*Reading text*.
Deep-Fusion of Scalogram and Spatio-Temporal EEG Features with Attention Mechanism for Autism Spectrum Disorder Identification.

Researchers developed a computer system that can detect autism by analyzing brain wave patterns recorded through EEG (a non-invasive brain monitoring technique). The system achieved 84% accuracy in identifying autism compared to typical development. This approach could potentially offer an objective way to help with early autism detection, which is important because early intervention improves outcomes. The method analyzes brain activity patterns rather than relying only on behavioural observations.

This study presents a novel deep-learning approach for autism spectrum disorder (ASD) detection using resting-state EEG. The methodology combines spatiotemporal EEG features with scalogram-derived image features, processed through an EfficientNet model enhanced with attention mechanisms. The model achieved 84% accuracy, 82% F1-score, 82% recall and precision, and 0.89 AUC-ROC in distinguishing autistic individuals from healthy controls. The research demonstrates EEG's potential as a non-invasive, objective biomarker for early ASD detection, offering advantages over subjective behavioural assessments.

The attention mechanism captures both spatial and temporal neural patterns, providing direct insights into ASD-related neuronal activity abnormalities.

EEG-based detection could complement traditional diagnostic approaches by providing objective neurophysiological markers. Potential for early screening, especially in young children where behavioural assessment may be challenging. However, clinical validation and integration into diagnostic workflows requires further research before practical implementation.

Sample size not reported in abstract. Study type unclear. Performance metrics need validation in larger, diverse populations. No comparison with existing diagnostic methods provided. Long-term clinical utility and implementation feasibility not addressed.

Autism Spectrum Disorder is a neurodevelopmental condition characterised by social and communication challenges, repetitive behaviours, and sensory sensitivities. Early diagnosis allows for timely intervention, improving quality of life. This study introduces a novel approach to Autism Spectrum Disorder detection using resting-state electroencephalography (EEG), which captures neuronal activity to identify Autism Spectrum Disorder-related abnormalities. Our methodology integrates spatiotemporal EEG features with image-based features extracted from scalograms.

To improve classification performance, we proposed a novel deep-learning pipeline that combined scalogram and EEG signal features to emphasise feature fusion. This fusion was processed through an EfficientNet-based model, enhanced with a Convolutional Block Attention Mechanism to capture comprehensive spatial and temporal representations. The attention module leveraged both channel and spatial attention to refine feature extraction. Our model achieved an accuracy of 84%, with an F1-score of 82%, recall of 82%, precision of 82%, and an AUC-ROC of 0.89, demonstrating the potential of EEG in distinguishing ASD from healthy controls.Clinical relevance-EEG offers a non-invasive, cost-effective, and objective approach to early Autism Spectrum Disorder detection.

Unlike subjective behavioural assessments, it provides direct neural insights, enabling scalable screening, especially in young children. This study enhances the diagnostic accuracy of Autism Spectrum Disorder by integrating single channel scalogram and spatiotemporal-based deep feature fusion with attention mechanism, establishing EEG signatures as a promising biomarker and a valuable clinical tool.

[Recorded data]
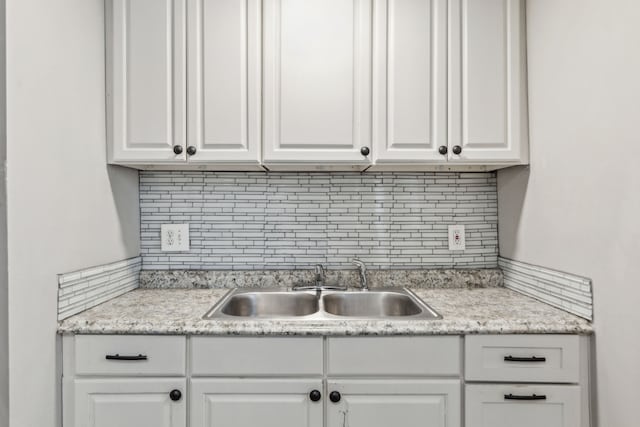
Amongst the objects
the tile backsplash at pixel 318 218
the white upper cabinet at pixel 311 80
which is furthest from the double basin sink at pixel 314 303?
the white upper cabinet at pixel 311 80

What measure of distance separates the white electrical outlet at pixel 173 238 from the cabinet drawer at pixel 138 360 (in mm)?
617

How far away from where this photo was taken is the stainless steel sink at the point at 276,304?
1.63 meters

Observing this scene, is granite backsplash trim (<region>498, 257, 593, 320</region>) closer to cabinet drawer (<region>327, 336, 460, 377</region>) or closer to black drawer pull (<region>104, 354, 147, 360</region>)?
cabinet drawer (<region>327, 336, 460, 377</region>)

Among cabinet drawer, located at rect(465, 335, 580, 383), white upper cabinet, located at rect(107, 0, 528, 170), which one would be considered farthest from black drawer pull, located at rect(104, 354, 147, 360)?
cabinet drawer, located at rect(465, 335, 580, 383)

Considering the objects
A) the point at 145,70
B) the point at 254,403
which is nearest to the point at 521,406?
the point at 254,403

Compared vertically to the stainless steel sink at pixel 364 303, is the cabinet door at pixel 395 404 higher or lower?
lower

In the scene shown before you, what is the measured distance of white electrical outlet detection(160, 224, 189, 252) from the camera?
5.75 feet

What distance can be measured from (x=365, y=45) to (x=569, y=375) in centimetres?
141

*Task requirements*. Decide whether each statement agrees with the text on EEG-based autism detection, answering yes or no and quoting the words of the text that settle it. (a) The model reached an AUC-ROC of 0.89. (b) The abstract reports the sample size. (c) The attention module used only channel attention.

*Solution below*.
(a) Yes: "an AUC-ROC of 0.89"
(b) No: "Sample size not reported in abstract."
(c) No: "The attention module leveraged both channel and spatial attention to refine feature extraction."